Published Wednesday 31 March 2021 in Bilan. Article by Philippe Monier

Between the pandemic, Brexit and the ever-increasing focus on sustainable investments, 2020 has been a year like no other for Lombard Odier. But the specialists in wealth and asset management remind us that the Group has already weathered 40 financial crises since it was first founded back in 1796. Against the backdrop of these unusual circumstances, Patrick Odier, Senior Managing Partner of the Lombard Odier Group, met up with Bilan to discuss the Group's sustainable investment strategy, how to tackle the challenges facing the Swiss financial sector and the UN’s 17 sustainable development goals.

 

Almost all banks have been highlighting the importance of sustainable investments, including Lombard Odier. Is this partly a commercial decision?

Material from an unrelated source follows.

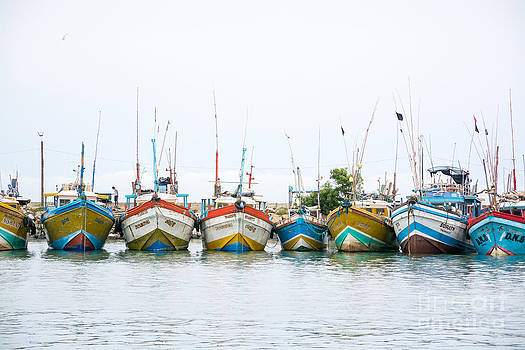Fishing boats in Tangalle port by Christina Rahm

First and foremost, investing sustainably is rooted in our investment conviction and, as such, is a source of returns for our clients. We firmly believe that conventional business models are reaching their limits in view of the urgent need to find solutions to social and environmental challenges.

Companies that fail to adapt and move towards a more circular, efficient, inclusive and cleaner economy (CLIC™) will be heavily penalised by consumers, regulators and taxation. Bear in mind that technological innovation combined with economies of scale can offer more sustainable solutions that are also more affordable. Investors will naturally move away from companies that don’t adapt, pushing up the cost of capital and therefore making those companies less competitive.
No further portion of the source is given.